Brownie-Makers Wanted, No Application Needed
By Jennifer Keirn for Beyond Magazine, Weatherhead School of Management
There are no job applications at Greyston Bakery. No background screenings, no interviews, no reference checks. Instead, getting a job at this 35-year-old bakery in Yonkers, New York, requires nothing more than a name and a phone number on a no-frills list. When a job comes up, the next person in line gets a call. No questions asked.
“We don’t hire people to make brownies,” said Jonathan Halperin, the bakery’s head of external affairs and founder of consulting firm Designing Sustainability. “We make brownies to hire people.”
It’s called open hiring, and it holds the promise of providing equal access to employment for all, including those often excluded from the job market like formerly incarcerated individuals, immigrants and refugees. Speaking to an audience at this month’s Fourth Global Forum for Business as an Agent of World Benefit, Halperin described how this “hybrid social enterprise” has operated an open hiring model since its 1982 founding by Bernie Glassman, a former aeronautical engineer who became a Buddhist monk. The company is currently led by CEO and president Mike Brady.
“As businesspeople, that means that we are people doing business,” Halperin said. “But the people part does have to come first. Having a purpose is essential for us in so many ways. At a species level, we are wired to create, to make, to build.”
Greyston was the first certified Benefit Corporation (B Corp) in the state of New York in 2008, and in 2017 received 138 out of 200 on its impact assessment report, well above the average score of 80 and qualifying it as a “Best for the World” honoree. The company churns out 35,000 pounds of brownies a day that supply Ben & Jerry’s — where you’ll find Greyston’s brownies in the Chocolate Fudge Brownie and other ice cream blends — and Whole Foods.

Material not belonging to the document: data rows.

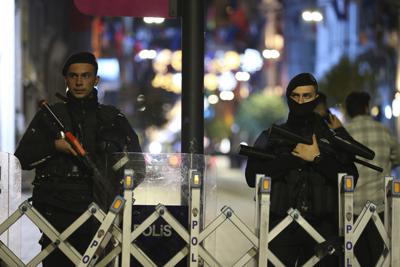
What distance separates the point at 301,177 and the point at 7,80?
8435mm

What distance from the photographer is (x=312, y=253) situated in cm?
641

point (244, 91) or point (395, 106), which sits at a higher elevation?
point (395, 106)

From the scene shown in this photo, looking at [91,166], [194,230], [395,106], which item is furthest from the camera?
[395,106]

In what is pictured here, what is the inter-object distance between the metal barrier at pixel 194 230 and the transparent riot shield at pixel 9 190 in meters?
0.27

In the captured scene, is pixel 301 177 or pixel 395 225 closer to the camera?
pixel 395 225

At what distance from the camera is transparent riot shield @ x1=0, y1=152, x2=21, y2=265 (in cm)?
645

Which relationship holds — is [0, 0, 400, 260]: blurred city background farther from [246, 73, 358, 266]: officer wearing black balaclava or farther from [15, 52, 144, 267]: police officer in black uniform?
[246, 73, 358, 266]: officer wearing black balaclava

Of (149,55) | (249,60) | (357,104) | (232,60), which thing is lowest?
(357,104)

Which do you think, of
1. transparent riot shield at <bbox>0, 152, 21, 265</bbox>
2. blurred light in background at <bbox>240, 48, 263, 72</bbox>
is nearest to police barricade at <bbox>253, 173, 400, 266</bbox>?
transparent riot shield at <bbox>0, 152, 21, 265</bbox>

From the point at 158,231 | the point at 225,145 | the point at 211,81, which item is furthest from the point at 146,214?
the point at 225,145

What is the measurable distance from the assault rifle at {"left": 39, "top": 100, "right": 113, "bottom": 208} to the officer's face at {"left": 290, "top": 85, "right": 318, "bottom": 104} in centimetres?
140

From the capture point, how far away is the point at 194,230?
6020mm

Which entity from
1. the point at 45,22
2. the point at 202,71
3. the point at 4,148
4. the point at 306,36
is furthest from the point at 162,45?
the point at 202,71

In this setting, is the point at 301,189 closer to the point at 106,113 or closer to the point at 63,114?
the point at 106,113
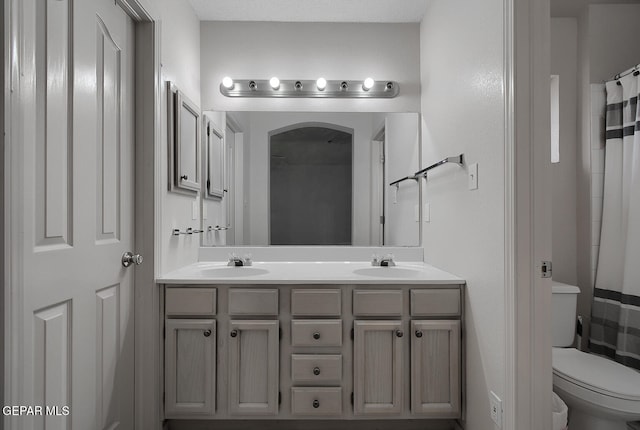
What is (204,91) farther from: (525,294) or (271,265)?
(525,294)

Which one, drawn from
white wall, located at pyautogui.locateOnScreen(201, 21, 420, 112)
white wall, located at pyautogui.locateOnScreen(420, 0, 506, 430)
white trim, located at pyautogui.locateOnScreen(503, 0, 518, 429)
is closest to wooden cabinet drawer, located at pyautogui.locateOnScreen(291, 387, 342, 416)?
white wall, located at pyautogui.locateOnScreen(420, 0, 506, 430)

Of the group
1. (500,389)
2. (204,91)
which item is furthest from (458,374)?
(204,91)

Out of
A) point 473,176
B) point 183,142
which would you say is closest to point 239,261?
point 183,142

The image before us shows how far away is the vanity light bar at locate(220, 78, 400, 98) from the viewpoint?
2445mm

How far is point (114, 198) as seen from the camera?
1519mm

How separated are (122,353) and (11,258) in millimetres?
824

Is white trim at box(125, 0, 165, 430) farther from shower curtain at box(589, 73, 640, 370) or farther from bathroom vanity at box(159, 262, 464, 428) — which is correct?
shower curtain at box(589, 73, 640, 370)

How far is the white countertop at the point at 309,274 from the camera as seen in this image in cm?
177

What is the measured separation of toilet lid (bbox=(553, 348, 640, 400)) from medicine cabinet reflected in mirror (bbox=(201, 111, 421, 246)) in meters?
1.04

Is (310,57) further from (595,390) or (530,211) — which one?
(595,390)

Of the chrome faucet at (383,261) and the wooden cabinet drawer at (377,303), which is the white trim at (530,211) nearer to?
the wooden cabinet drawer at (377,303)

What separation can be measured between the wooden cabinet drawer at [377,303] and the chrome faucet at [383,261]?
18.9 inches

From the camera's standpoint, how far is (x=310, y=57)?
8.15ft

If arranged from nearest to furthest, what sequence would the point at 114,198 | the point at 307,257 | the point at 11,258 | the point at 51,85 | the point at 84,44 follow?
the point at 11,258 → the point at 51,85 → the point at 84,44 → the point at 114,198 → the point at 307,257
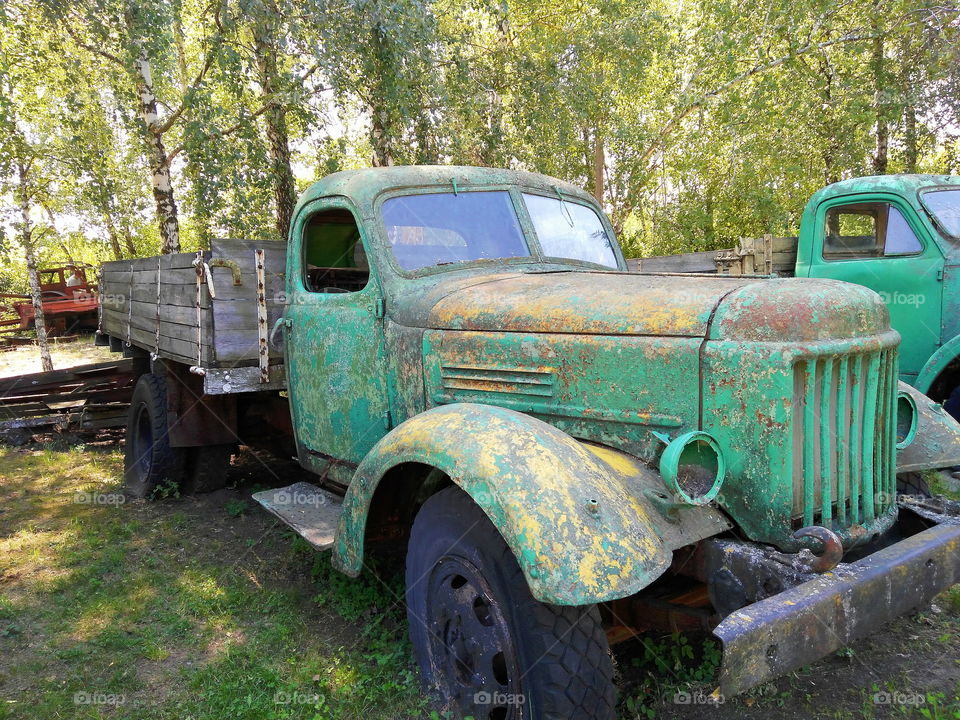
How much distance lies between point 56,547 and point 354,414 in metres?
2.27

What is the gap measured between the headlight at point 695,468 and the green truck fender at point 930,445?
1173 mm

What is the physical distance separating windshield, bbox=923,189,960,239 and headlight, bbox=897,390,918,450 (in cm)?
310

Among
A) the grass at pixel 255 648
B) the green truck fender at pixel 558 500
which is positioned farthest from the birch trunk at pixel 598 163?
the green truck fender at pixel 558 500

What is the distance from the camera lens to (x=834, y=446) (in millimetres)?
2301

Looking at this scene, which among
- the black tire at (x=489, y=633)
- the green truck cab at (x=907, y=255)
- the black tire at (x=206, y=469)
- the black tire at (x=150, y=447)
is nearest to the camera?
the black tire at (x=489, y=633)

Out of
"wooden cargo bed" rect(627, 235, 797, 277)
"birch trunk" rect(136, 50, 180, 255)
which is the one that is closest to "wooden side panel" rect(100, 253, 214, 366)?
"birch trunk" rect(136, 50, 180, 255)

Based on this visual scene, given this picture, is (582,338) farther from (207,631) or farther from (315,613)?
(207,631)

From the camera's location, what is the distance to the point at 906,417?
3035 mm

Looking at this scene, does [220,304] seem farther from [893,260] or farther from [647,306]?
[893,260]

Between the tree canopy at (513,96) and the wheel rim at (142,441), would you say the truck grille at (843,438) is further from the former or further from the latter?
the tree canopy at (513,96)

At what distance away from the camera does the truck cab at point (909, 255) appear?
5297 mm

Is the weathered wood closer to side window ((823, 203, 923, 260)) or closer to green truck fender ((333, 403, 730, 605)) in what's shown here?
green truck fender ((333, 403, 730, 605))

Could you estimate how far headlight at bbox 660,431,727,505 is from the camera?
2062 millimetres

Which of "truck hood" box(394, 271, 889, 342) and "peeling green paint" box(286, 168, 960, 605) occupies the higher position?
"truck hood" box(394, 271, 889, 342)
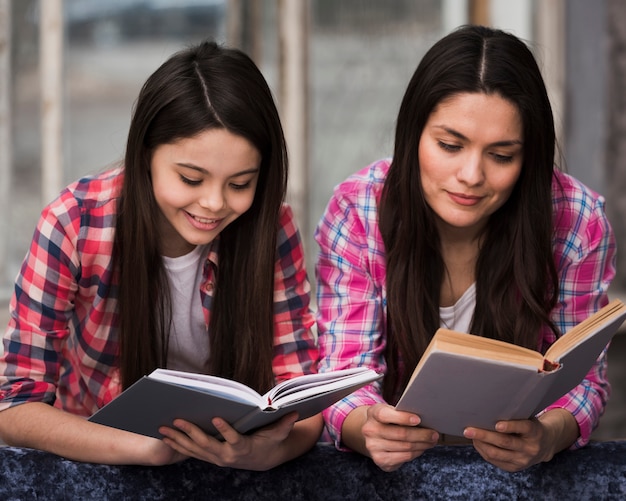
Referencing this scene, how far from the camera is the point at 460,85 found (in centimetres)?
158

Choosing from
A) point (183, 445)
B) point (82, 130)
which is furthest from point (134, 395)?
point (82, 130)

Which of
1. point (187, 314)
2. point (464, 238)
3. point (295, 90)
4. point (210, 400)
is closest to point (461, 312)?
point (464, 238)

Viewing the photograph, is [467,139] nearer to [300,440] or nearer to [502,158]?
[502,158]

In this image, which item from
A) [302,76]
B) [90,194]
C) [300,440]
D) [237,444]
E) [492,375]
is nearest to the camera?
[492,375]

The next step in Greyston’s evolution, said Halperin, is “moving from a place-based company to a practice-based company.” It’s fostered a community around the business that includes low-income housing, an early learning center, workforce development programs, internships and a community garden. “It’s where business innovation and social inclusion come together,” he said.
Now the company is creating a Center for Open Hiring, which it describes as a “collaborative learning space facilitating the widespread adoption of Open Hiring and supporting innovation in the delivery of community programs for employees and neighbors,” as well as an Association for Open Hiring to set standards and promote best practices in the field.
Halperin pointed to the example of Dion Drew, a Greyston Bakery trainer who regularly speaks about his experience there. Drew grew up in the projects, turning to the streets to make ends meet and spending his years in and out of prison from the age of 17. After his last release, he searched for a job, but he was constantly turned away because of his criminal record. Now six years into his employment at Greyston, Dion spreads the word whenever he has an opportunity that the job saved his life.
“If Dion can do what he has as a man,” Halperin challenged the audience, “think of what we can do as business leaders.”